Le media buyer de demain ce n’est plus un technicien, ce n’est plus quelqu’un qui va chercher à optimiser techniquement son compte, c’est quelqu’un qui est un stratège, un stratège de croissance, un stratège créatif, donc quelqu’un qui va structurer, qui va analyser, qui va trouver de nouvelles idées, qui va générer des nouveaux concepts avec son équipe créa et qui va aider l’algorithme à s’optimiser grâce à sa stratégie créative.

Bref. Le technicien des audiences est en voie de disparition. Le stratège créatif, lui, a encore de beaux jours.

C’est un tournant que d’autres observateurs du secteur ont anticipé (le débat sur le futur du media buyer face aux creative strategists est d’ailleurs dans les épisodes les plus écoutés du podcast). Mais avec Andromeda, ce n’est plus une question de tendance – c’est une contrainte opérationnelle.

Une concession réelle s’impose ici : tout le monde ne peut pas se permettre de sortir 3 à 4 nouvelles créas par semaine. Les petites structures avec des budgets créa limités vont se retrouver dans une position difficile. L’IA peut aider – Danilo le mentionne – mais à un moment, il faut des budgets de production réels. C’est le prix à payer. Et ce prix est probablement plus élevé pour les marques qui ont misé pendant des années sur la technique pure au détriment de la créa.

Meta andromeda publicité redistribue les cartes – mais pas en faveur de tout le monde de la même façon. Les marques avec une vraie identité créative, une capacité à produire du contenu varié et des personas bien définis partent avec une avance. Les autres ont du travail.

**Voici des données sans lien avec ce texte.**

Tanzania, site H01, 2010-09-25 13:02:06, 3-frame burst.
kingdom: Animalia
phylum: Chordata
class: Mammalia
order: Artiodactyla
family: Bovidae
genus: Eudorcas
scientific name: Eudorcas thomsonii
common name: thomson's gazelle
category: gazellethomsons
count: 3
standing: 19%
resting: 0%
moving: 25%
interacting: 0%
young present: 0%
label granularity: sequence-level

La question qui reste ouverte : jusqu’où Meta va aller dans cette direction ? Est-ce qu’on va vers un système où l’annonceur ne fait plus que produire des créas et laisser la machine décider de tout le reste ? Et si oui, qu’est-ce que ça dit de la valeur ajoutée humaine dans ce métier ?

Questions fréquentes

C'est quoi Meta Andromeda et pourquoi ça change la publicité ? +
Meta Andromeda est le nouveau moteur de recommandation publicitaire de Meta, propulsé par des puces NVIDIA. Il peut traiter des millions d'annonces en temps réel et apprend à partir de séquences de comportement sur le temps, pas seulement les actions immédiates. Concrètement, meta andromeda publicité change la façon dont l'algorithme distribue vos annonces : il n'a plus besoin de ciblage manuel précis, il apprend de vos créas elles-mêmes.
Est-ce que le ciblage Meta Ads sert encore à quelque chose en 2025 ? +
Très peu, selon Danilo Mura Duchesnes. Les lookalike 1%, les intérêts, les segments comportementaux - Andromeda n'en a plus vraiment besoin pour s'optimiser. La nouvelle logique : ce n'est plus 'à qui je m'adresse' mais 'quoi je montre'. Chaque créa devient un signal de ciblage en elle-même.
Combien de créas faut-il mettre dans une campagne Advantage+ avec Andromeda ? +
Danilo recommande de passer de 4-6 créas à 15-20 créas actives dans sa campagne Advantage+. L'algorithme sélectionne les plus pertinentes selon le moment, le persona et le contexte. Il conseille aussi d'ajouter 3 à 4 nouvelles créas par semaine et de couper celles qui n'atteignent pas 10 conversions au CPA cible après avoir dépensé 3 à 4 fois ce CPA.
Qu'est-ce que la diversité créative dans le contexte de meta andromeda publicité ? +
Ce n'est pas changer un hook ou une couleur de bouton. C'est varier les concepts (témoignage, micro-trottoir, vidéo humoristique), les angles (problème, désir, peur, besoin) et les personas ciblés. Andromeda voit les variations superficielles comme des copies de la même créa - il faut de vraies entrées différentes pour qu'il ait de la matière à optimiser.
Le ROAS Meta Ads est-il encore fiable pour piloter ses campagnes ? +
De moins en moins, selon l'analyse de Danilo. Meta récupère naturellement des conversions faciles - anciens clients, retargeting - ce qui gonfle le ROAS affiché sans refléter la vraie acquisition. Il recommande de passer au MER (Marketing Efficiency Ratio), de suivre le coût d'acquisition global et de fixer un objectif mensuel de nouveaux clients comme indicateur principal.
Faut-il encore faire du retargeting avec Meta Ads en 2025 ? +
Ça dépend du produit. Pour les produits à prix élevé avec un parcours d'achat long, garder une campagne de retargeting dédiée a du sens. Pour les produits à achat rapide, la campagne Advantage+ fait déjà du retargeting naturellement. Si vous gardez du retargeting, Danilo conseille de lui allouer maximum 10% du budget total.